聞言,扶妄也露出了幾分狐疑的神色:“你什麼時候和合歡門的人惹上了糾紛?”
“沒……沒有。”壯漢麵對兩人的詰問,愁得兩根粗黑的眉毛像毛毛蟲般蜿蜒著皺起。
最後見樓憐水幾乎要將自己上次的所作所為和麵前的師兄和盤托出,壯漢一咬牙,心一橫,對著不遠處正用著早膳的雲桐就放聲喊道:
“聖女!聖女!請您收留在下!”
嘴裡正銜著半顆蛋黃的雲桐驚得都忘記了咀嚼:……啊?又我?
與此同時,青衣道袍的樓憐水熟練地結印施法,一道靈力重重擊上扶真的臀部,把他掀翻在地。
“不是!又來啊!”
就那人哀嚎的時候,合歡門內突然路過了一個傳膳的小弟子。她紮著雙馬尾,對著地上蛄蛹的那人探頭探腦,試探性地喊了一句:
“你是彈幕上那個……玉臀君?”
在地上蛄蛹的身形一頓,隨後一聲不吭蜷成一顆蛋,好以此逃避現實。
*
等一番雞飛狗跳後,幾人終於在一處坐下來,謝明溪就將長劍重重擲在桌麵上,看著對麵的壯漢,劍眉微挑。
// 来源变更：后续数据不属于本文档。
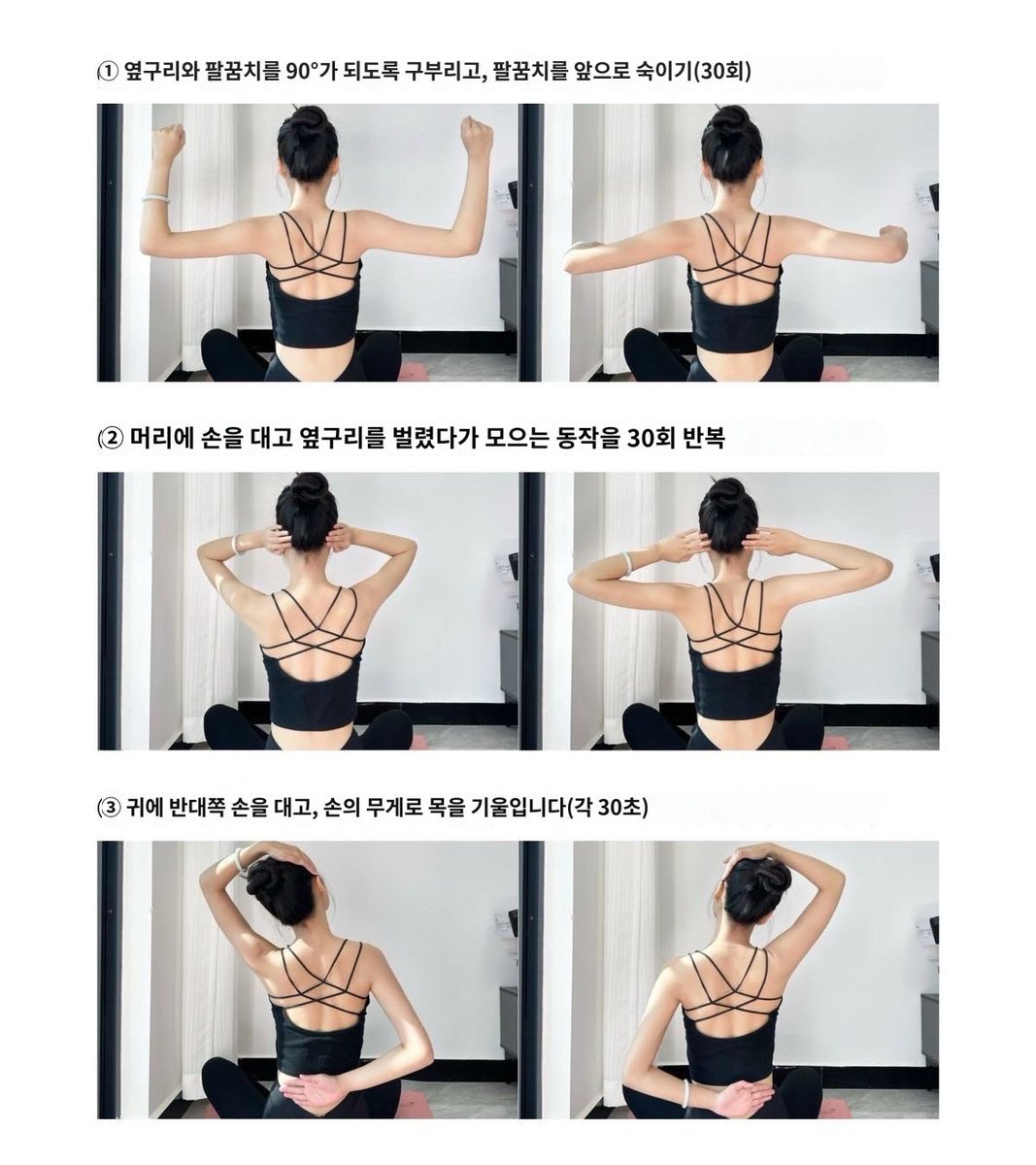 ① 옆구리와 팔꿈치를 90°가 되도록 구부리고, 팔꿈치를 앞으로 숙이기(30회)

② 머리에 손을 대고 옆구리를 벌렸다가 모으는 동작을 30회 반복

③ 귀에 반대쪽 손을 대고, 손의 무게로 목을 기울입니다(각 30초)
明明是嘴角微微上揚,卻分明讓人感到幾分毛骨悚然的壓迫感。
“聖女,就是她覬覦你!”
謝明溪低沉的質問和樓憐水憤聲的抱怨同時響起。緊接著,所有人的目光都聚集到了雲桐身上。
她看著對麵的壯漢故作楚楚可憐的神態,痛苦閉目揉了揉眼睛。
這誰?
自己看過的小說原書中沒教啊!
“聖女!你不知道!前幾次下山采買,我就發現這人在你身後鬼鬼祟祟。”說完,樓憐水露出一副清冷破破碎的神情,拭了拭眼淚,“天下覬覦我們合歡門之人何其多,明明自身見色起意,卻偏偏要用一句紅顏禍水來責怪他人。”
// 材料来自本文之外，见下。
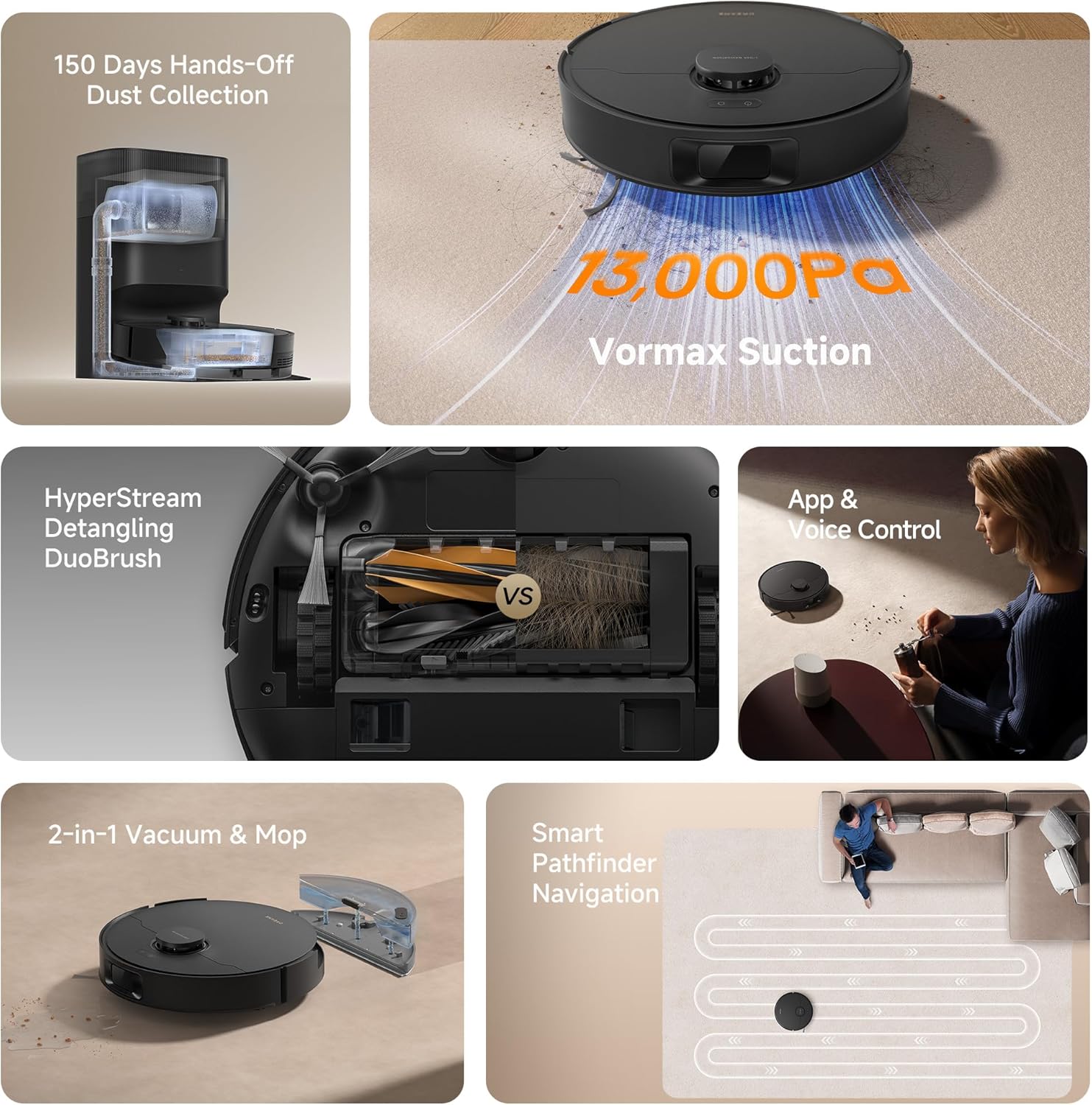 150 Days Hands-Off Dust Collection

13,000Pa

Vormax Suction

HyperStream Detangling DuoBrush

VS

App & Voice Control

2-in-1 Vacuum & Mop

Smart Pathfinder Navigation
“還有說‘藍顏禍水’的。”瑤瑤晃著貓耳憤慨地攥緊了小拳頭。
“我竟不知,樂宗中也有這般狂徒?”謝明溪輕飄飄地將手摁在劍柄之上。
但所有這些苛責詰難,都不如身邊扶妄一雙笑意盈盈的桃花眼給扶真的壓迫感更深。
他小心翼翼地用餘光打量著扶妄的臉色,顫巍巍道:“我不是這個意思……”
“你若是皮癢了,也不必這般拐彎抹角。師兄自然成全你。”
眼見著扶妄一柄翠笛依然橫在唇邊,濃眉大眼的扶真隻像個小雞仔般戰戰兢兢,嘴唇囁嚅了幾次,才小聲道:
“我……我就是不想努力了。”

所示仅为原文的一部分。